-- DATA EXTRACTS follows --

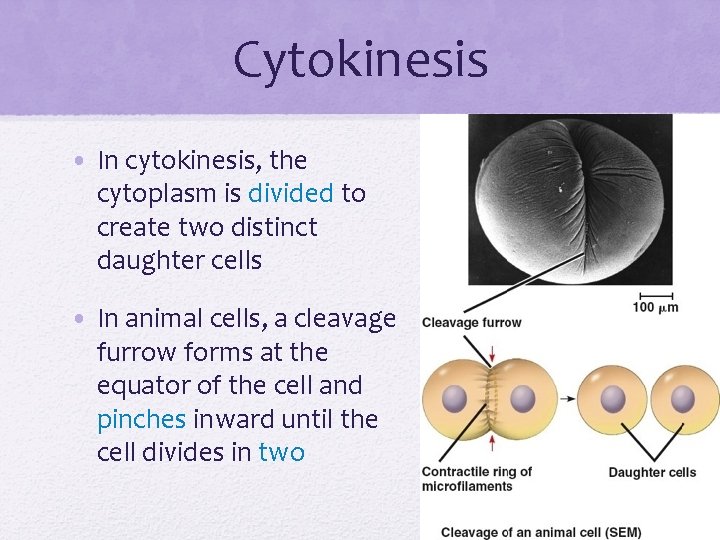 Cytokinesis

• In cytokinesis, the cytoplasm is divided to create two distinct daughter cells

• In animal cells, a cleavage furrow forms at the equator of the cell and pinches inward until the cell divides in two

100 $\mu$m

Cleavage furrow

Contractile ring of microfilaments

Daughter cells

Cleavage of an animal cell (SEM)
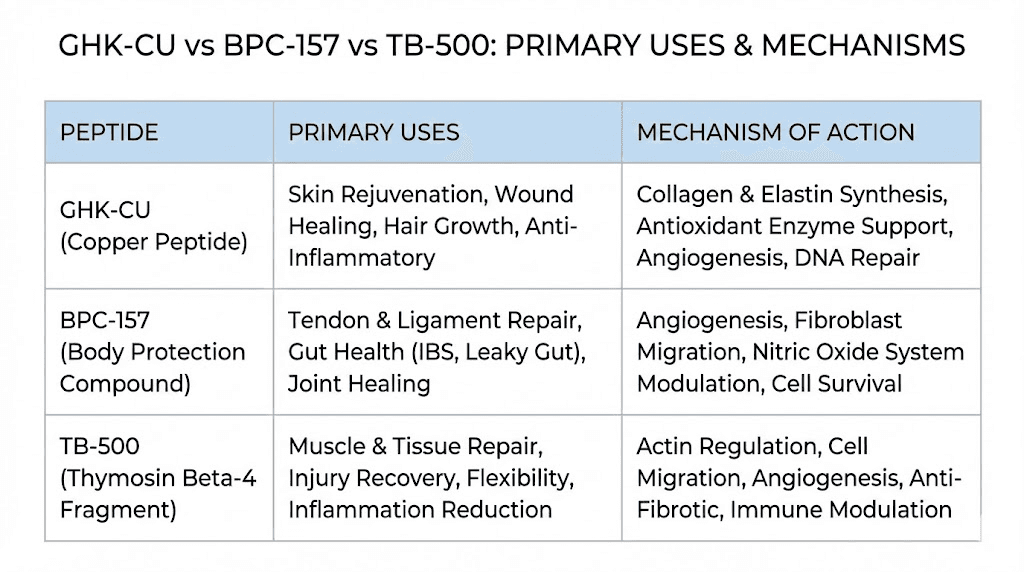 GHK-CU vs BPC-157 vs TB-500: PRIMARY USES & MECHANISMS

| PEPTIDE | PRIMARY USES | MECHANISM OF ACTION |
|---|---|---|
| GHK-CU (Copper Peptide) | Skin Rejuvenation, Wound Healing, Hair Growth, Anti-Inflammatory | Collagen & Elastin Synthesis, Antioxidant Enzyme Support, Angiogenesis, DNA Repair |
| BPC-157 (Body Protection Compound) | Tendon & Ligament Repair, Gut Health (IBS, Leaky Gut), Joint Healing | Angiogenesis, Fibroblast Migration, Nitric Oxide System Modulation, Cell Survival |
| TB-500 (Thymosin Beta-4 Fragment) | Muscle & Tissue Repair, Injury Recovery, Flexibility, Inflammation Reduction | Actin Regulation, Cell Migration, Angiogenesis, Anti-Fibrotic, Immune Modulation |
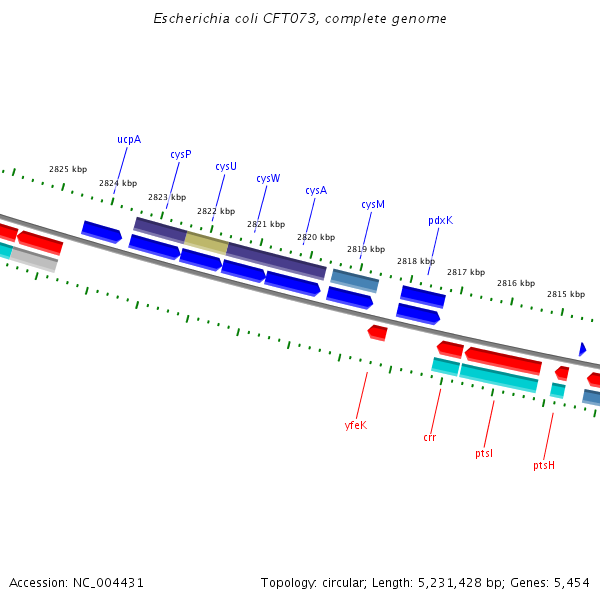 Escherichia coli CFT073, complete genome

ucpA
cysP
cysU
cysW
cysA
cysM
pdxK

2825 kbp
2824 kbp
2823 kbp
2822 kbp
2821 kbp
2820 kbp
2819 kbp
2818 kbp
2817 kbp
2816 kbp
2815 kbp

yfeK
crr
ptsI
ptsH

Accession: NC_004431

Topology: circular; Length: 5,231,428 bp; Genes: 5,454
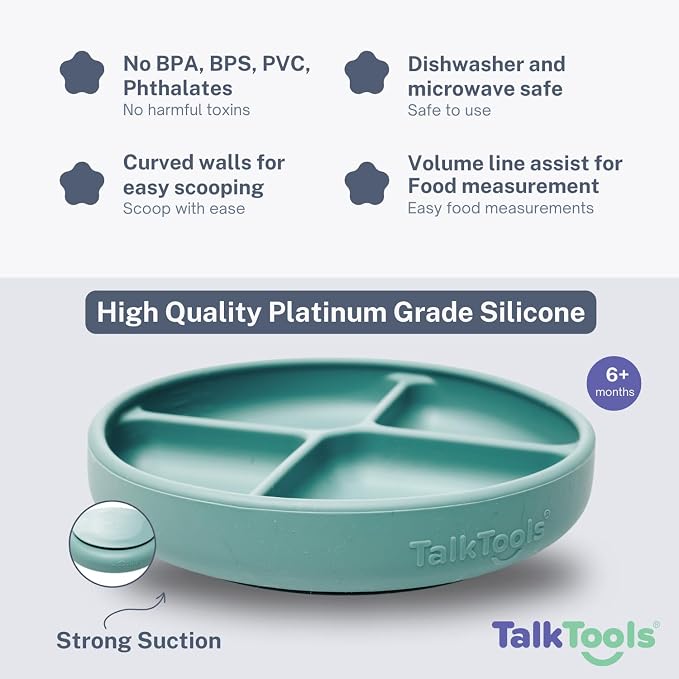 No BPA, BPS, PVC, Phthalates
No harmful toxins

Dishwasher and microwave safe
Safe to use

Curved walls for easy scooping
Scoop with ease

Volume line assist for Food measurement
Easy food measurements

High Quality Platinum Grade Silicone

6+ months

TalkTools®

Strong Suction

TalkTools®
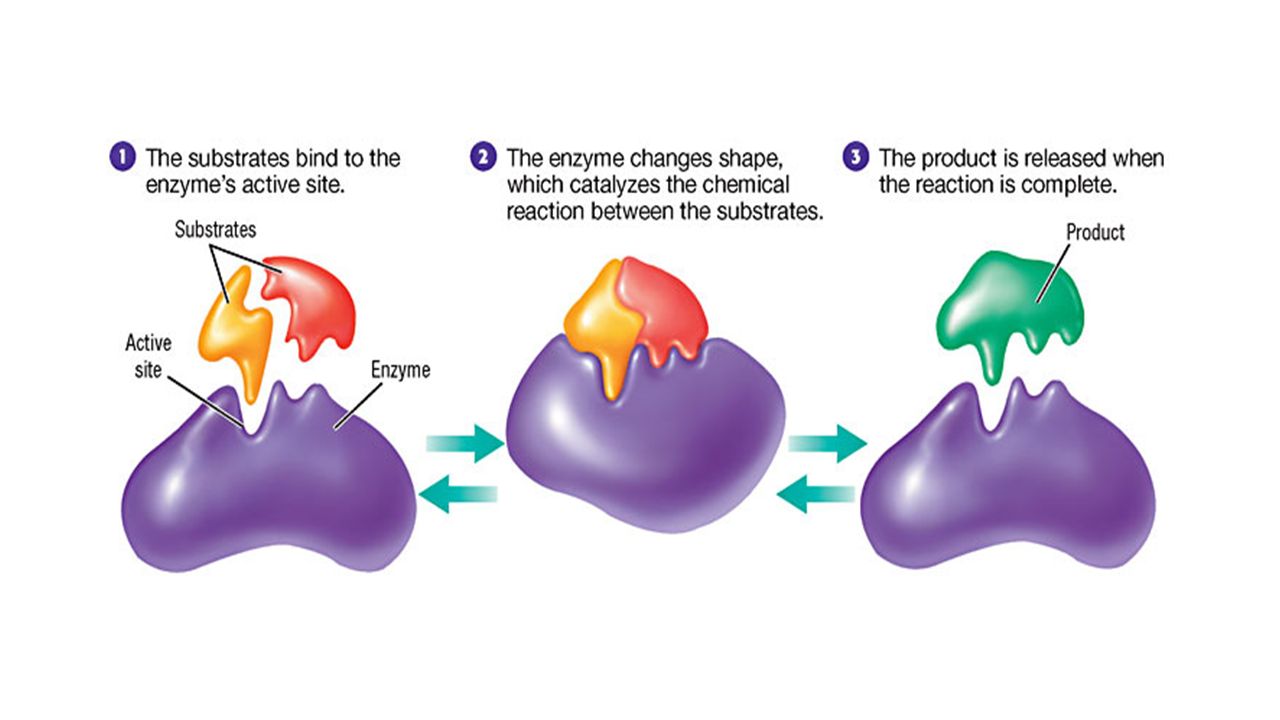 1 The substrates bind to the enzyme's active site.

Substrates

Active site

Enzyme

2 The enzyme changes shape, which catalyzes the chemical reaction between the substrates.

3 The product is released when the reaction is complete.

Product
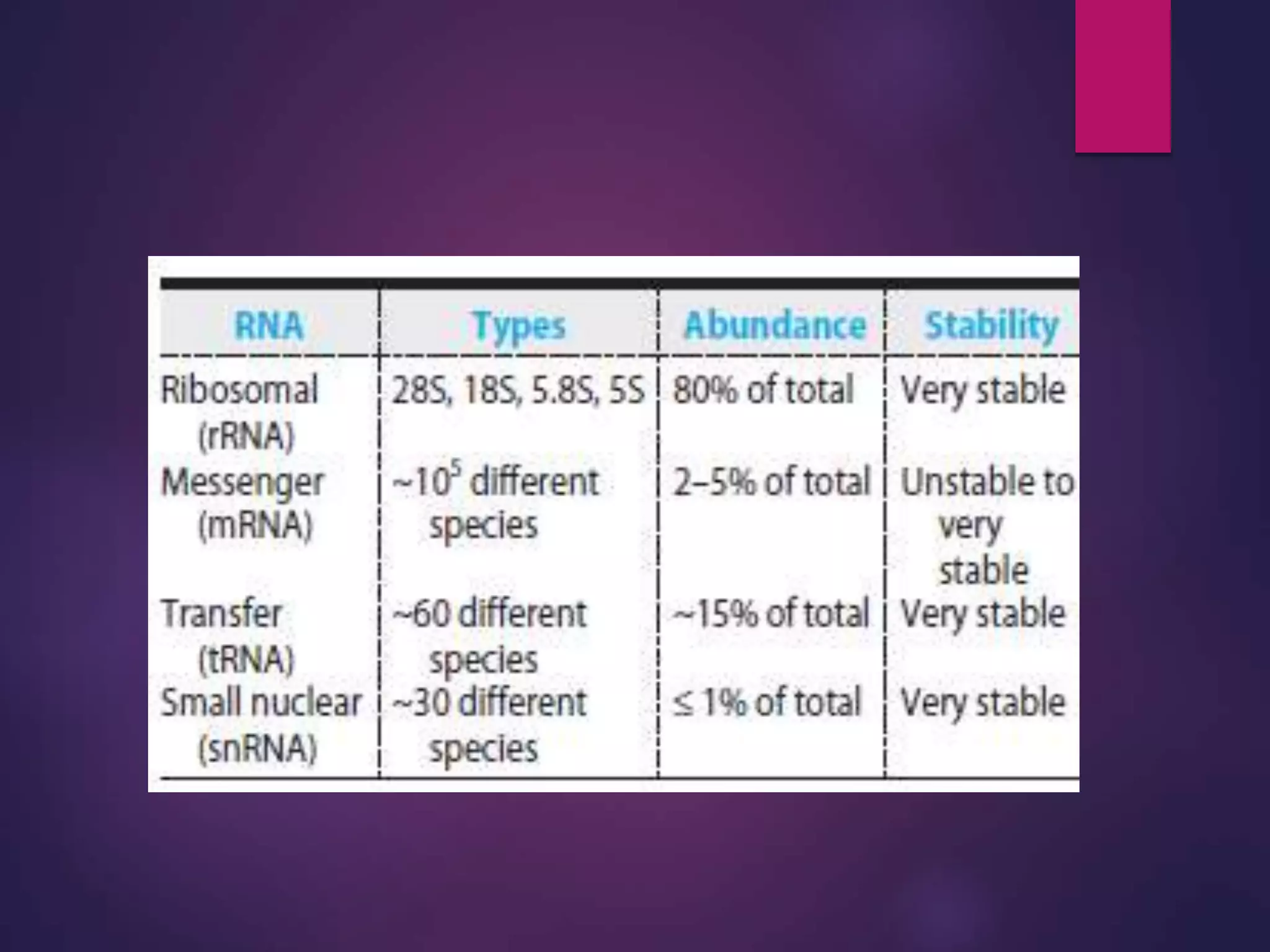 | RNA | Types | Abundance | Stability |
|---|---|---|---|
| Ribosomal (rRNA) | 28S, 18S, 5.8S, 5S | 80% of total | Very stable |
| Messenger (mRNA) | ~$10^5$ different species | 2–5% of total | Unstable to very stable |
| Transfer (tRNA) | ~60 different species | ~15% of total | Very stable |
| Small nuclear (snRNA) | ~30 different species | ≤ 1% of total | Very stable |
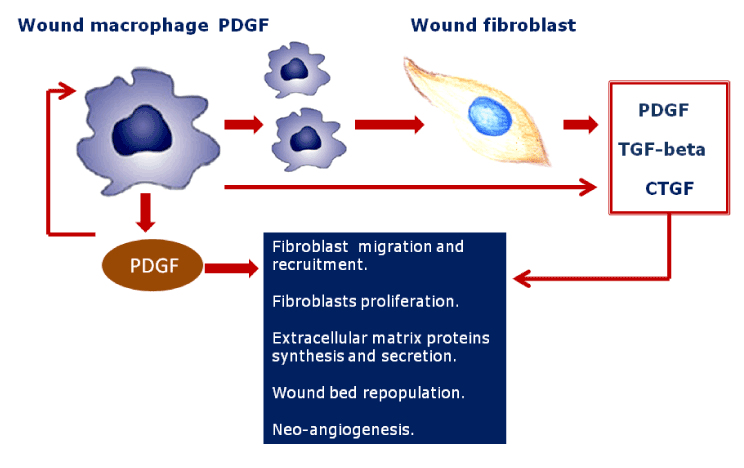 Wound macrophage PDGF

Wound fibroblast

PDGF

TGF-beta

CTGF

PDGF

Fibroblast migration and recruitment.

Fibroblasts proliferation.

Extracellular matrix proteins synthesis and secretion.

Wound bed repopulation.

Neo-angiogenesis.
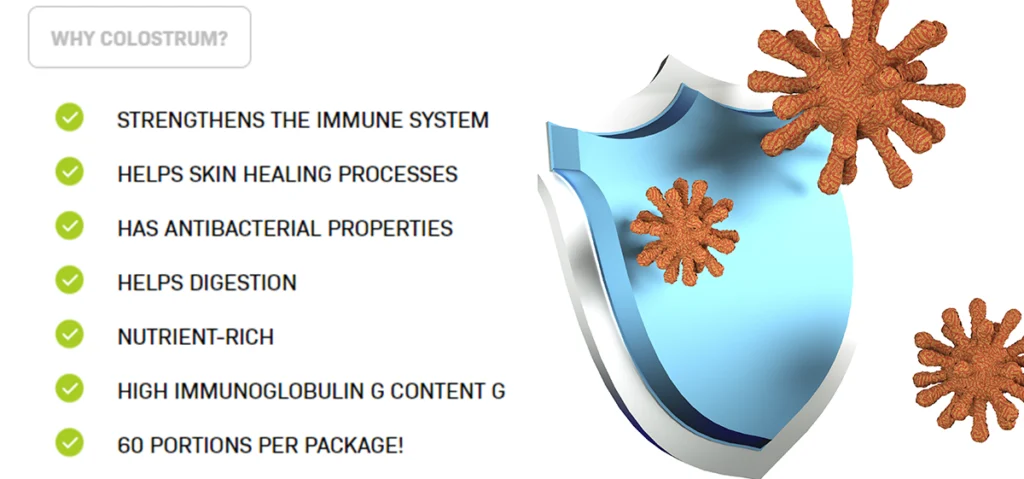 WHY COLOSTRUM?

STRENGTHENS THE IMMUNE SYSTEM

HELPS SKIN HEALING PROCESSES

HAS ANTIBACTERIAL PROPERTIES

HELPS DIGESTION

NUTRIENT-RICH

HIGH IMMUNOGLOBULIN G CONTENT G

60 PORTIONS PER PACKAGE!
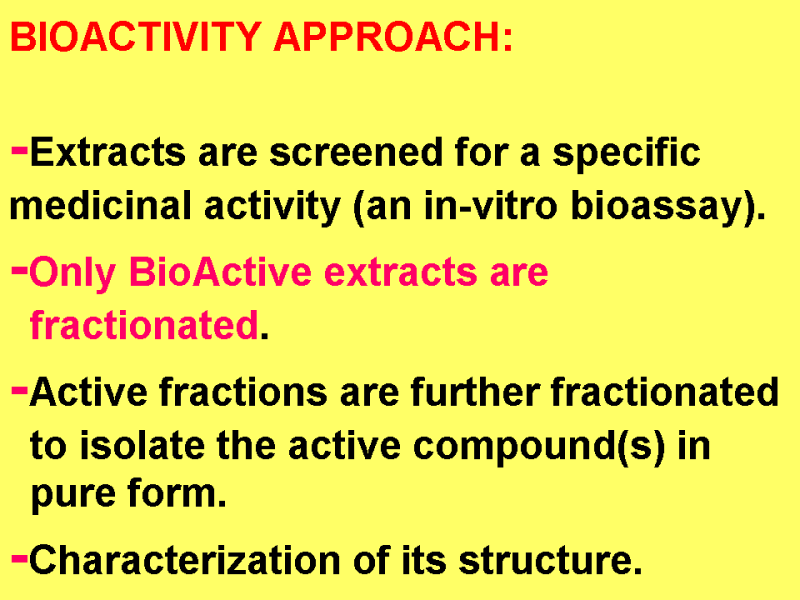 BIOACTIVITY APPROACH:

-Extracts are screened for a specific medicinal activity (an in-vitro bioassay).

-Only BioActive extracts are fractionated.

-Active fractions are further fractionated to isolate the active compound(s) in pure form.

-Characterization of its structure.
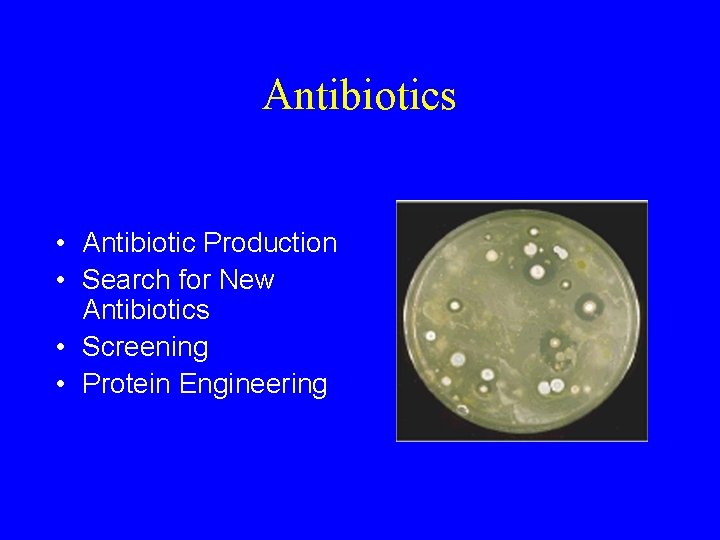 Antibiotics

• Antibiotic Production
• Search for New Antibiotics
• Screening
• Protein Engineering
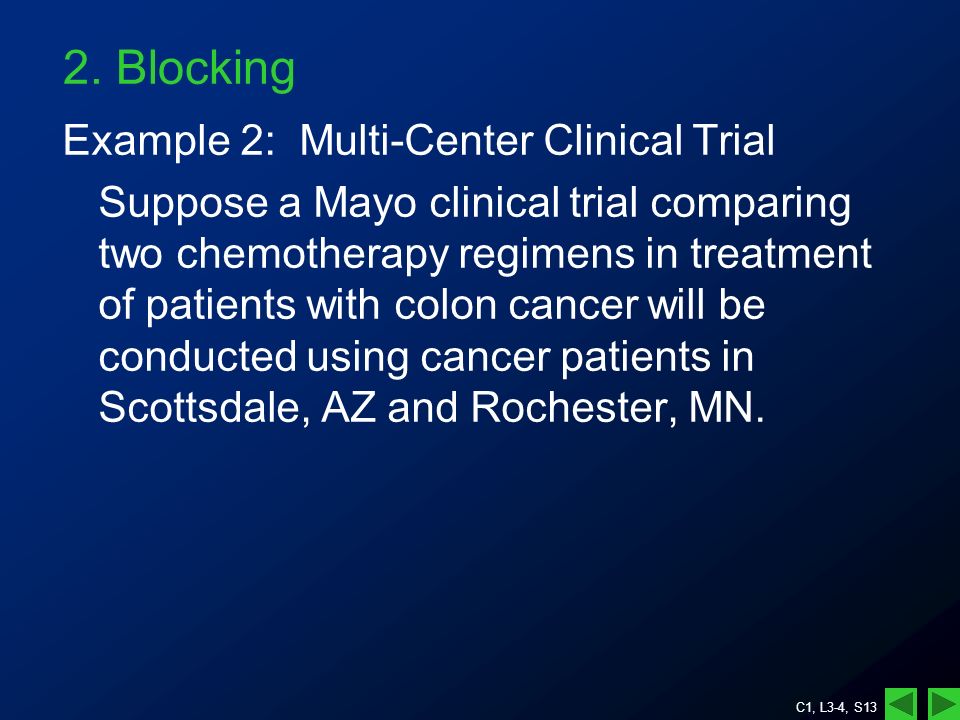 2. Blocking

Example 2: Multi-Center Clinical Trial

Suppose a Mayo clinical trial comparing two chemotherapy regimens in treatment of patients with colon cancer will be conducted using cancer patients in Scottsdale, AZ and Rochester, MN.

C1, L3-4, S13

-- DATA EXTRACTS concluded --

TASK TO COMPLETE »
The full set of entries should be transcribed exactly, pictures left aside.

ANSWER FOR THE TASK »
 Cytokinesis

• In cytokinesis, the cytoplasm is divided to create two distinct daughter cells

• In animal cells, a cleavage furrow forms at the equator of the cell and pinches inward until the cell divides in two

100 $\mu$m

Cleavage furrow

Contractile ring of microfilaments

Daughter cells

Cleavage of an animal cell (SEM)
 GHK-CU vs BPC-157 vs TB-500: PRIMARY USES & MECHANISMS

| PEPTIDE | PRIMARY USES | MECHANISM OF ACTION |
|---|---|---|
| GHK-CU (Copper Peptide) | Skin Rejuvenation, Wound Healing, Hair Growth, Anti-Inflammatory | Collagen & Elastin Synthesis, Antioxidant Enzyme Support, Angiogenesis, DNA Repair |
| BPC-157 (Body Protection Compound) | Tendon & Ligament Repair, Gut Health (IBS, Leaky Gut), Joint Healing | Angiogenesis, Fibroblast Migration, Nitric Oxide System Modulation, Cell Survival |
| TB-500 (Thymosin Beta-4 Fragment) | Muscle & Tissue Repair, Injury Recovery, Flexibility, Inflammation Reduction | Actin Regulation, Cell Migration, Angiogenesis, Anti-Fibrotic, Immune Modulation |
 Escherichia coli CFT073, complete genome

ucpA
cysP
cysU
cysW
cysA
cysM
pdxK

2825 kbp
2824 kbp
2823 kbp
2822 kbp
2821 kbp
2820 kbp
2819 kbp
2818 kbp
2817 kbp
2816 kbp
2815 kbp

yfeK
crr
ptsI
ptsH

Accession: NC_004431

Topology: circular; Length: 5,231,428 bp; Genes: 5,454
 No BPA, BPS, PVC, Phthalates
No harmful toxins

Dishwasher and microwave safe
Safe to use

Curved walls for easy scooping
Scoop with ease

Volume line assist for Food measurement
Easy food measurements

High Quality Platinum Grade Silicone

6+ months

TalkTools®

Strong Suction

TalkTools®
 1 The substrates bind to the enzyme's active site.

Substrates

Active site

Enzyme

2 The enzyme changes shape, which catalyzes the chemical reaction between the substrates.

3 The product is released when the reaction is complete.

Product
 | RNA | Types | Abundance | Stability |
|---|---|---|---|
| Ribosomal (rRNA) | 28S, 18S, 5.8S, 5S | 80% of total | Very stable |
| Messenger (mRNA) | ~$10^5$ different species | 2–5% of total | Unstable to very stable |
| Transfer (tRNA) | ~60 different species | ~15% of total | Very stable |
| Small nuclear (snRNA) | ~30 different species | ≤ 1% of total | Very stable |
 Wound macrophage PDGF

Wound fibroblast

PDGF

TGF-beta

CTGF

PDGF

Fibroblast migration and recruitment.

Fibroblasts proliferation.

Extracellular matrix proteins synthesis and secretion.

Wound bed repopulation.

Neo-angiogenesis.
 WHY COLOSTRUM?

STRENGTHENS THE IMMUNE SYSTEM

HELPS SKIN HEALING PROCESSES

HAS ANTIBACTERIAL PROPERTIES

HELPS DIGESTION

NUTRIENT-RICH

HIGH IMMUNOGLOBULIN G CONTENT G

60 PORTIONS PER PACKAGE!
 BIOACTIVITY APPROACH:

-Extracts are screened for a specific medicinal activity (an in-vitro bioassay).

-Only BioActive extracts are fractionated.

-Active fractions are further fractionated to isolate the active compound(s) in pure form.

-Characterization of its structure.
 Antibiotics

• Antibiotic Production
• Search for New Antibiotics
• Screening
• Protein Engineering
 2. Blocking

Example 2: Multi-Center Clinical Trial

Suppose a Mayo clinical trial comparing two chemotherapy regimens in treatment of patients with colon cancer will be conducted using cancer patients in Scottsdale, AZ and Rochester, MN.

C1, L3-4, S13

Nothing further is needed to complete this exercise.